Exercise goal:
Look through the listing below, and wherever a line has the string "United", copy it.
== Data for the task ==
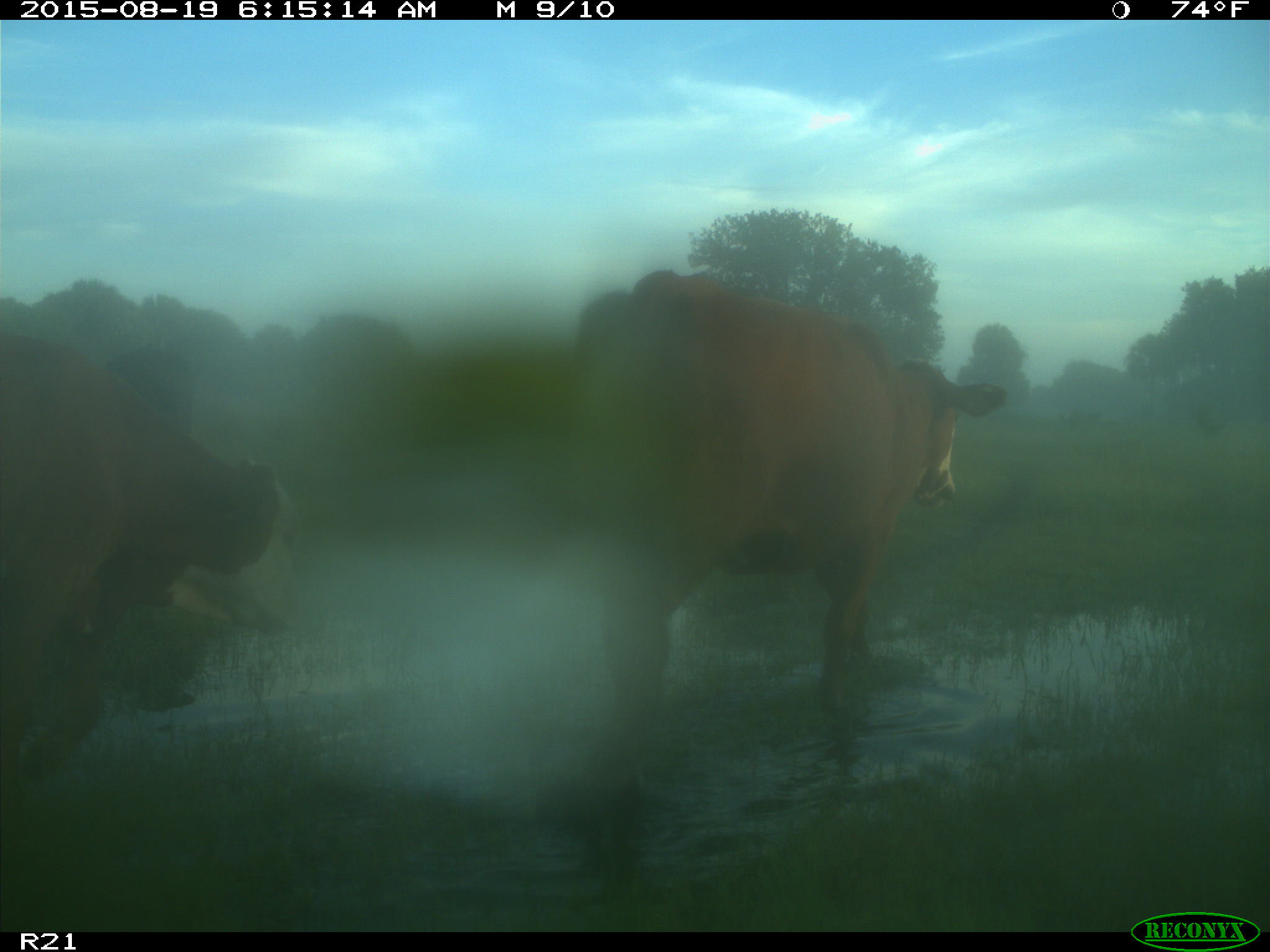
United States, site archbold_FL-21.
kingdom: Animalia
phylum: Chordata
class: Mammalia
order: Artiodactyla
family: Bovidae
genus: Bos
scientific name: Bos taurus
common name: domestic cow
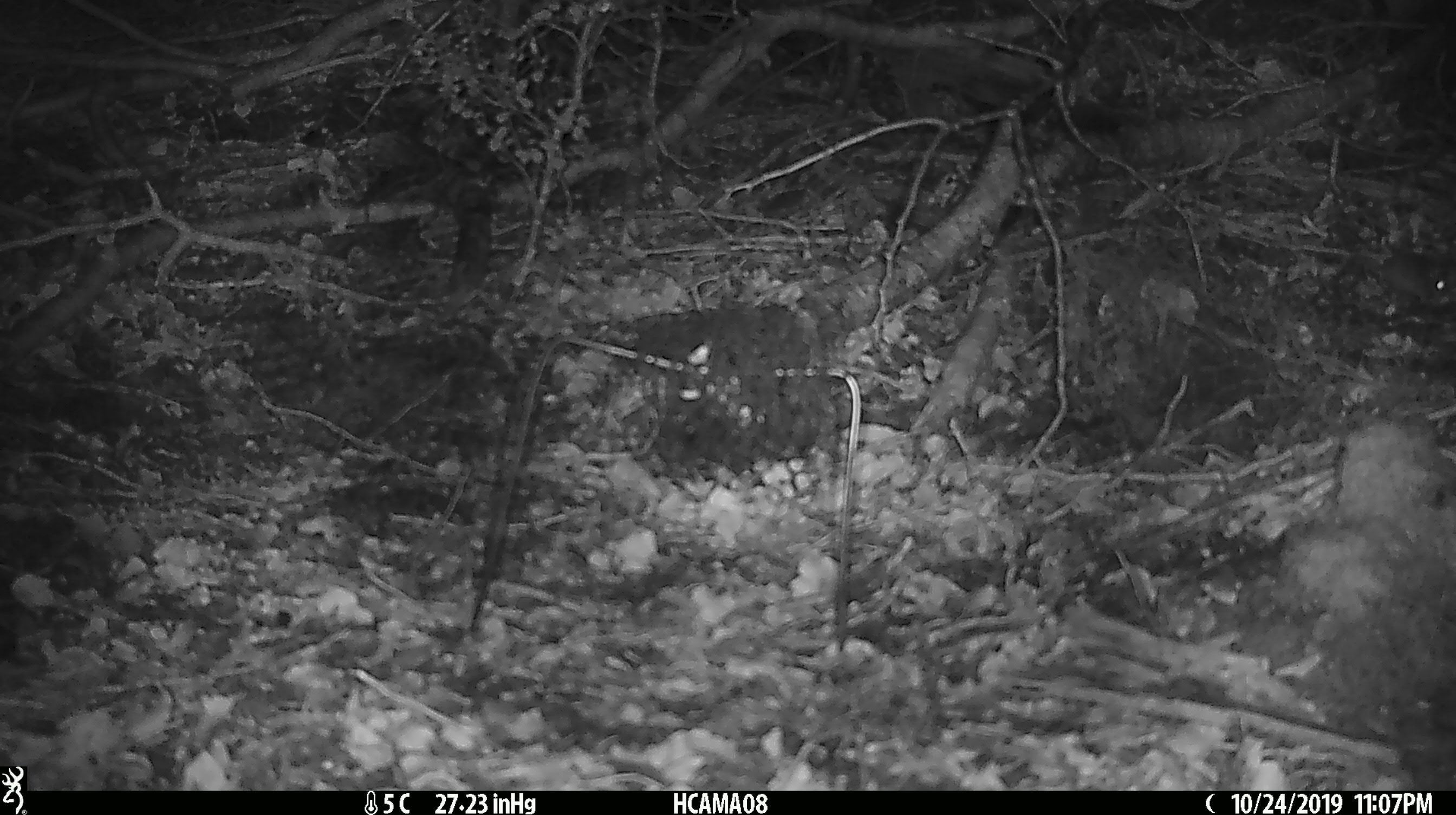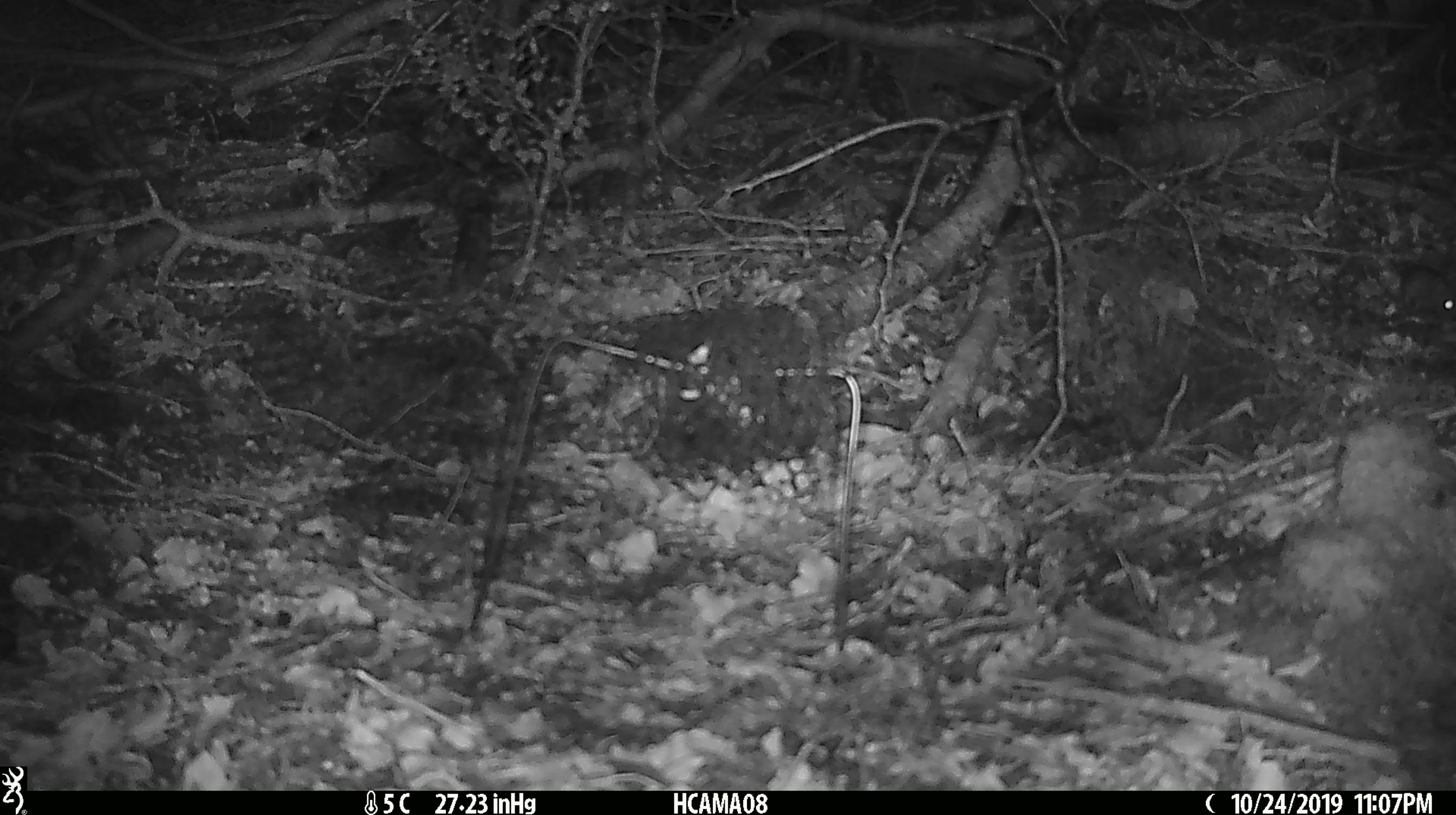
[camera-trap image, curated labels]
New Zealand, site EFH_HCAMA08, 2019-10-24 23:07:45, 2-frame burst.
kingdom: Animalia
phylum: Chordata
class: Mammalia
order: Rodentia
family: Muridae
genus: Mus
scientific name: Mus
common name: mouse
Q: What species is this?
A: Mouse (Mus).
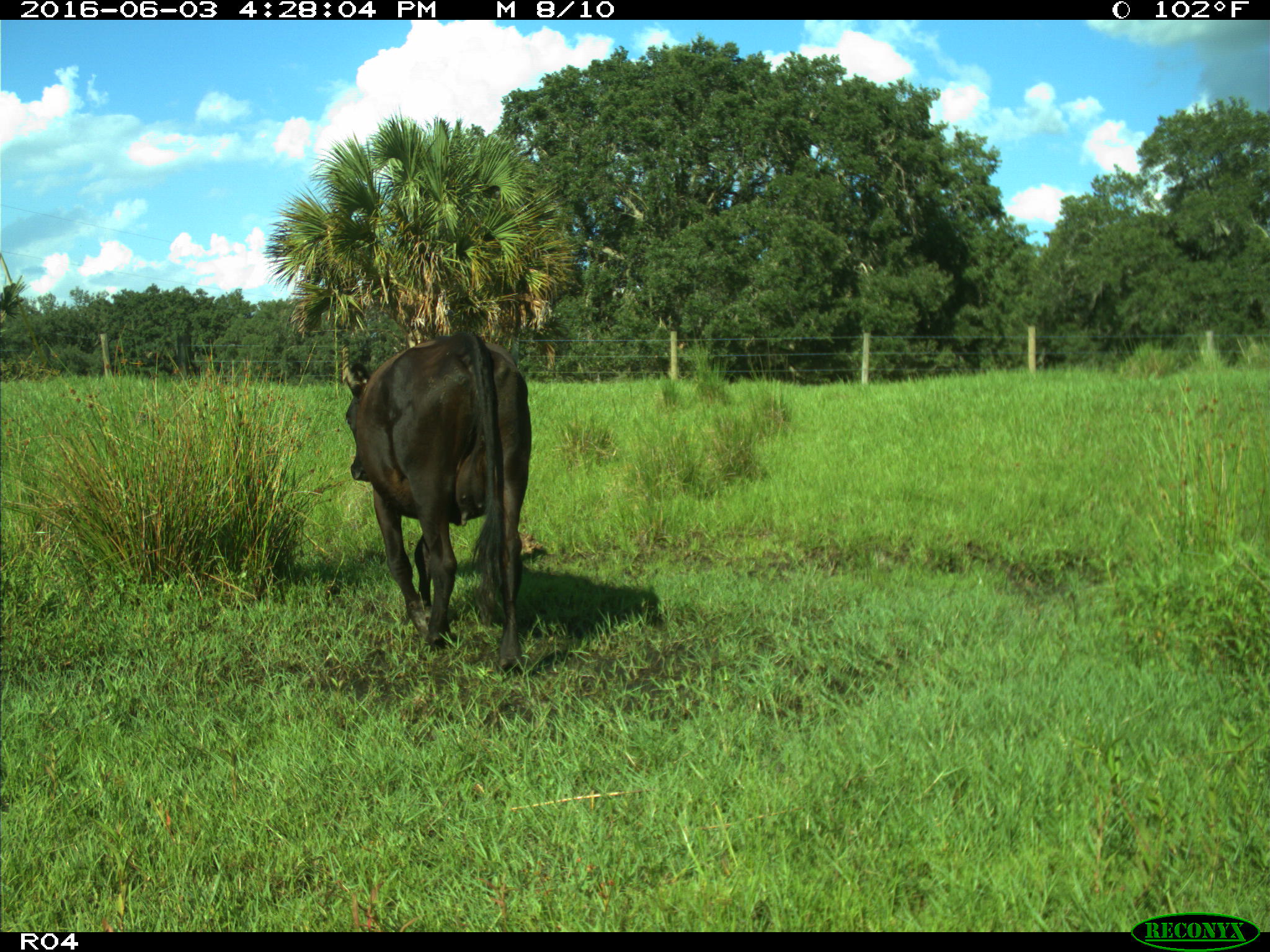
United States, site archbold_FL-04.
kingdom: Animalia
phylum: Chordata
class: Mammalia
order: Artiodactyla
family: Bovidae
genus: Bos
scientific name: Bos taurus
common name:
===
Output:
United States, site archbold_FL-21.
United States, site archbold_FL-04.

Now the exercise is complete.